Jack Eadie
- Born:: 1888 or 1889
- Died:: after 1955

Career information
- College: Springfield College

Career history

As coach
- 1922–1923: Regina Rugby Club
- 1924–1954: Berkeley High School

As player
- c.1920–1923: Regina Rugby Club

= Jack Eadie =

Jack Eadie (born ) was a Canadian football player and coach who was the head coach of the Regina Ruby Club from 1922 to 1923. After his time with Regina he was a multi-sport coach at Berkeley High School from 1924 to 1954, retiring at the age of 65.
==Sports career==
Eadie played college football at Springfield College in Massachusetts. Eadie's first professional team was the Regina Rugby Club. He played his first season in c.1920. In 1922, he was named head coach of Regina.
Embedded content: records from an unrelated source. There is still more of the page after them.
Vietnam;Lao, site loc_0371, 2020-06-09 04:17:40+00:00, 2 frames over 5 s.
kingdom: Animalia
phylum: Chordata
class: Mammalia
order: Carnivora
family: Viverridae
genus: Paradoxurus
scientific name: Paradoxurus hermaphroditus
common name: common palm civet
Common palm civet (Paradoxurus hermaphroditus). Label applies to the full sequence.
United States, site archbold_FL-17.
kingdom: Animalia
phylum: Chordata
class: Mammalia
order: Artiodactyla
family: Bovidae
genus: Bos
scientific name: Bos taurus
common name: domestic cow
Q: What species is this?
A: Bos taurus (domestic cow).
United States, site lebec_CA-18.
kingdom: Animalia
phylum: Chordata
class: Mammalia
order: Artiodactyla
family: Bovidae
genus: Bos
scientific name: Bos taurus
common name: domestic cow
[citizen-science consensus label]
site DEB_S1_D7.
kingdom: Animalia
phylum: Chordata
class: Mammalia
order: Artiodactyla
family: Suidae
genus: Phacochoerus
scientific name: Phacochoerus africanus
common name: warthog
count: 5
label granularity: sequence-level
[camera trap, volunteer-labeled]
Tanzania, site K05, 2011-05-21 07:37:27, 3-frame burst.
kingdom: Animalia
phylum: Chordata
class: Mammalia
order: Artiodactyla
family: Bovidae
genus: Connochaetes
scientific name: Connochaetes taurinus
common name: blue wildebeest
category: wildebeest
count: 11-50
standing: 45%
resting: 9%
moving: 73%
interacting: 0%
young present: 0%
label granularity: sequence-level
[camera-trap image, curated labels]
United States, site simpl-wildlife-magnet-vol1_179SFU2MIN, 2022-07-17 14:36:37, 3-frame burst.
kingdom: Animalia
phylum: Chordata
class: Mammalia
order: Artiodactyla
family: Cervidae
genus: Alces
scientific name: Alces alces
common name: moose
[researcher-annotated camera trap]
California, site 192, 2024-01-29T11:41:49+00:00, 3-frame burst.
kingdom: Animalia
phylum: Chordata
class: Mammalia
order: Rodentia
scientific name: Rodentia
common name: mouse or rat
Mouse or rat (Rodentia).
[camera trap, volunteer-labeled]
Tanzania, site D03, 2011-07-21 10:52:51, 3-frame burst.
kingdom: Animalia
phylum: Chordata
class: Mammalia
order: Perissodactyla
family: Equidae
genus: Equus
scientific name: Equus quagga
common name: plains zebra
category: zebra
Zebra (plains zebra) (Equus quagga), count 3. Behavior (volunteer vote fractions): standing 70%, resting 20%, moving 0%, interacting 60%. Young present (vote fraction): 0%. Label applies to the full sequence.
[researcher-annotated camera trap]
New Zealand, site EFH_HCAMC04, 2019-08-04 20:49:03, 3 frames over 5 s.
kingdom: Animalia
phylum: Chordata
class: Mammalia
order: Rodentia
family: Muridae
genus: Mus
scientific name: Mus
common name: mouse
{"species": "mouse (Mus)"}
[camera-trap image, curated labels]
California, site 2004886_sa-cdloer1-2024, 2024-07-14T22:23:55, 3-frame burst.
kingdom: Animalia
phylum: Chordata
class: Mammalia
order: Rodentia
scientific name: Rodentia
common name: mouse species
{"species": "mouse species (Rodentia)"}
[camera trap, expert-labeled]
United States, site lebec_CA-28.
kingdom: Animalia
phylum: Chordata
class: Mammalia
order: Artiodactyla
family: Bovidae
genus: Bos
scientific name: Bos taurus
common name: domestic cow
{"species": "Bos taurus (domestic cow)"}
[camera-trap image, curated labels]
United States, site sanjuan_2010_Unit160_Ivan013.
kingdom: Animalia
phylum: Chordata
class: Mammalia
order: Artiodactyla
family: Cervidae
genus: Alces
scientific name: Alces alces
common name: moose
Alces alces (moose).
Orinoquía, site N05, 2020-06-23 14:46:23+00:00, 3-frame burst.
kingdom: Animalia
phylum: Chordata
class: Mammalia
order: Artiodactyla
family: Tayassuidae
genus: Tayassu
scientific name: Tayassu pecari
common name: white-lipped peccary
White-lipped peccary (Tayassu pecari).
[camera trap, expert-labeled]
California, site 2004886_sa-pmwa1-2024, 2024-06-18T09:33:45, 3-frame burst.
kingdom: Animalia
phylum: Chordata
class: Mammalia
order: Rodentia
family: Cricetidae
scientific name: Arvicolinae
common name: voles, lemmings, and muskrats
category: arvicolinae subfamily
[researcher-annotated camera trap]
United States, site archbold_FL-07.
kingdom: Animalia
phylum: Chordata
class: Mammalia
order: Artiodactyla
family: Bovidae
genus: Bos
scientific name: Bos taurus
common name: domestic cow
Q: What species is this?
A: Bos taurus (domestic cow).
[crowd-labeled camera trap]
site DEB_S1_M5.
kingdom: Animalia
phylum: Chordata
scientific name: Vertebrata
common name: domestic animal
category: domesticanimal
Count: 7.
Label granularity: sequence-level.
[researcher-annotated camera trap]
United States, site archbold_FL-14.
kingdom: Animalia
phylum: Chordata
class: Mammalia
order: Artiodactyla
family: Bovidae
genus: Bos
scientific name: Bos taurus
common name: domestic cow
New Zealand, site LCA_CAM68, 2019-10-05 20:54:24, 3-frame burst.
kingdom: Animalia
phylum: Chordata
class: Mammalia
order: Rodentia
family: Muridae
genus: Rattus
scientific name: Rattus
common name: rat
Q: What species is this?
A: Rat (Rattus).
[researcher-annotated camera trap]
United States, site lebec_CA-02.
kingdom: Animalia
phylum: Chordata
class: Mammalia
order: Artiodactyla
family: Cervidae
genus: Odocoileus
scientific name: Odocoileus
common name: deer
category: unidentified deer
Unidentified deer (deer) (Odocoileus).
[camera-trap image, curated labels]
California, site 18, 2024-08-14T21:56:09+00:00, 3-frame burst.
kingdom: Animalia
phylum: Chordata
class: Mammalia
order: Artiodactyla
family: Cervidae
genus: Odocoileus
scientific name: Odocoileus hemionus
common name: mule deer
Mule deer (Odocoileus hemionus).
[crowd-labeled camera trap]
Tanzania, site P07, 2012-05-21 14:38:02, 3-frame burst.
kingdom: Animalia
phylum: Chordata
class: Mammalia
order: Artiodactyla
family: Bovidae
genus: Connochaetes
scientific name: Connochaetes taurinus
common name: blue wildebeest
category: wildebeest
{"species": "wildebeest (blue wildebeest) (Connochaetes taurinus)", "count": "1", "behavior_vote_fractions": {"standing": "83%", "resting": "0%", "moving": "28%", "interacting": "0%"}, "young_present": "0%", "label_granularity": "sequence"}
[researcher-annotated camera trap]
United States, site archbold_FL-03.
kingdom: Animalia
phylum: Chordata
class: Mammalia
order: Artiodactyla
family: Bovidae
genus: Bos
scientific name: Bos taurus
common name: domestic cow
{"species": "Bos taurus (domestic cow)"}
In his first season, Regina went undefeated with a 4–0 record, but lost in the playoffs to the Edmonton Eskimos. He was described in a 1923 article by The Leader-Post as, "undoubtedly one of Canada's best." In his second season, they went 3–1, making the Grey Cup for the first time in team history. However, Regina lost 54–0. Eadie left the Rugby Club in 1924 and became a coach at Berkeley High School in California. He originally was given the tasks of basketball, baseball, and swimming coach but was assigned football in 1931. He retired from coaching in 1954, after 30 seasons. As coach of the baseball team, they won 9 Alameda championships.